Wed, 06 Mar 2019 - 12:09 GMT
FILE - Hafez Abu Saada
CAIRO - 6 March 2019: The President of the Egyptian Organization for Human Rights (EOHR) discussed the impact of terrorism and extremist thoughts on the freedom of religion in the Middle East during his speech on Tuesday on the sidelines of the Human Rights Council 40th session in Geneva.
EOHR held a seminar entitled "Freedom of Religion: Christian Communities of the Orient" at the United Nations headquarters in Geneva. The seminar coincided with the presentation of the UN Special Rapporteur on freedom of belief of his report.
EOHR's Head Hafez Abu Saada mentioned during his speech the negative role played by the Muslim Brotherhood group and other terrorist organizations in targeting Christians' worship places and destroying over 60 churches.

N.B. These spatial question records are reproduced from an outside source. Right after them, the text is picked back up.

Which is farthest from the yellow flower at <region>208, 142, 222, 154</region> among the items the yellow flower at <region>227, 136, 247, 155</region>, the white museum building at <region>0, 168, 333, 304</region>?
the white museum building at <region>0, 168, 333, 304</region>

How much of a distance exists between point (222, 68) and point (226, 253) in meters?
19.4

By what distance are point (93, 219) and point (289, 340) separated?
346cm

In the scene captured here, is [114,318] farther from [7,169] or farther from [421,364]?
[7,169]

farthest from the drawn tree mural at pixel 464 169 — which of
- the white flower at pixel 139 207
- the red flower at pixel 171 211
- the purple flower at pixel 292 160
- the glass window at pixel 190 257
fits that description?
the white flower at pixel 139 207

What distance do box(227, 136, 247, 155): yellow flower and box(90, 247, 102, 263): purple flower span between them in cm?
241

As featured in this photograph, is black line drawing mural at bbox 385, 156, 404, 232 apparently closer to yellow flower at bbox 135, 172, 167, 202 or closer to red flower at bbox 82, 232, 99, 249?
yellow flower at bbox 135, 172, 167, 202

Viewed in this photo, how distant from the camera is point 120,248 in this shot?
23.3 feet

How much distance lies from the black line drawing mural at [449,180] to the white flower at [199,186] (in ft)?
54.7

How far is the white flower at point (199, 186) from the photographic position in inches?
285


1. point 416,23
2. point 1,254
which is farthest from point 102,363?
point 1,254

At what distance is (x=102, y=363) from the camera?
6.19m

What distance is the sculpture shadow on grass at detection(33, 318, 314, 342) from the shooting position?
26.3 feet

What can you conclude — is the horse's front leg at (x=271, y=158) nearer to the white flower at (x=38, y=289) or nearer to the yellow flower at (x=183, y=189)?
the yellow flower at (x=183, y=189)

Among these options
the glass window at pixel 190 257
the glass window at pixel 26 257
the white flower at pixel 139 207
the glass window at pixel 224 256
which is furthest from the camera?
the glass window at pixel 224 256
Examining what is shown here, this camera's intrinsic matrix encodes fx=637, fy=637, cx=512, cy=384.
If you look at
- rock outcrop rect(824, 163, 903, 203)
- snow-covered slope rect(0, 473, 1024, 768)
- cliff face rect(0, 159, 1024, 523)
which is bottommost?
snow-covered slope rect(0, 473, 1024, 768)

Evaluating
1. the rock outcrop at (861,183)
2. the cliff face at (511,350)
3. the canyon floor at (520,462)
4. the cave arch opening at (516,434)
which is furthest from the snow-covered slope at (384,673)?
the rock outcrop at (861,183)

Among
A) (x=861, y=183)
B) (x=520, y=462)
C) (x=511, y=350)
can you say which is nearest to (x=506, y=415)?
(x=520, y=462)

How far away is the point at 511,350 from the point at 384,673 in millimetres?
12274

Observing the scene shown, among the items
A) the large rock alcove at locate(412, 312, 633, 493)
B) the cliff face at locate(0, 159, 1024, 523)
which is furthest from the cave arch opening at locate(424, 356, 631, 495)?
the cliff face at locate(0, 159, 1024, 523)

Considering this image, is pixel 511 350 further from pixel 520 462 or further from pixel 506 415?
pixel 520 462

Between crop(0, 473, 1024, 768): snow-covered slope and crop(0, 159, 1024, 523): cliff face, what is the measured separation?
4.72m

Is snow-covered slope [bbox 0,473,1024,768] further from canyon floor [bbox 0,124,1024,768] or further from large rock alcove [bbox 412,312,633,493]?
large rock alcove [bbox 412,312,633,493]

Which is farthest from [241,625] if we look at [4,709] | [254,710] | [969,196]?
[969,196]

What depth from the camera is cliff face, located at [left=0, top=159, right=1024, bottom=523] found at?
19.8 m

He highlighted the efforts exerted by the Egyptian state and civil society organizations in rejecting extremism and encouraging the renewal of religious discourse.
Jean Maher, president of the Franco Egyptian Organization for Human Rights (OFEDH), condemned the international community's leniency in dealing with the spread of extremism and terrorism in the region. He also reviewed the difficulties faced by some Christian communities in the region.
In addition, Deputy Head of OFEDH Alexander Maher pointed out to the discriminatory practices that some Christians face in schools and police stations, and when applying for employment opportunities. He affirmed that the Egyptian state's leadership is keen to prevent the recurrence of such incidents.
The OFEDH's deputy head further called for reviewing the curricula of the institute of Al-Azhar, Egypt's top Sunni Muslim authority, as part of efforts to renounce extremism. He also praised the meeting between Al-Azhar Grand Imam Sheikh Ahmed al-Tayyeb with Pope Francis of Vatican in Abu Dhabi, highlighting messages of tolerance during their meeting.
Ambassador Ibrahim Salama, director of the Human Rights Treaties Division at the Office of the High Commissioner for Human Rights, highlighted the Beirut Declaration on "Faith for Rights," which Ahmed Shaheed, the UN Special rapporteur on freedom of religion or belief, referred to.
Salama said that such initiative focuses on correcting the individuals' thoughts and promoting religious toleration and acceptance of others.
He also called for abolishing the laws of defamation of religions and replacing them with a legislation that criminalizes spreading hatred in the name of religion.
Human rights are indivisible, Salama said, adding that freedom of expression must be protected in order for the right of the freedom of belief to be respected.
He affirmed that the right of food must be provided in order for the right of education to be enhanced, adding that enhancing the right of education is required to protect the right of freedom of expression.
Essam Shiha, secretary general of EOHR, said the June 30 revolution that Egypt witnessed in 2013,has proved that the vast majority of Egyptians do renounce sectarianism and terrorism. He condemned the ideas of hatred disseminated by some Salafist figures in Egypt, saying that most of the Egyptian people reject these ideas.
Abu Saada and Shiha said that EOHR adopts the"Faith for Rights" initiative, affirming its importance to counter extremism and terrorism and to promote the principles of human rights in Egypt and the region.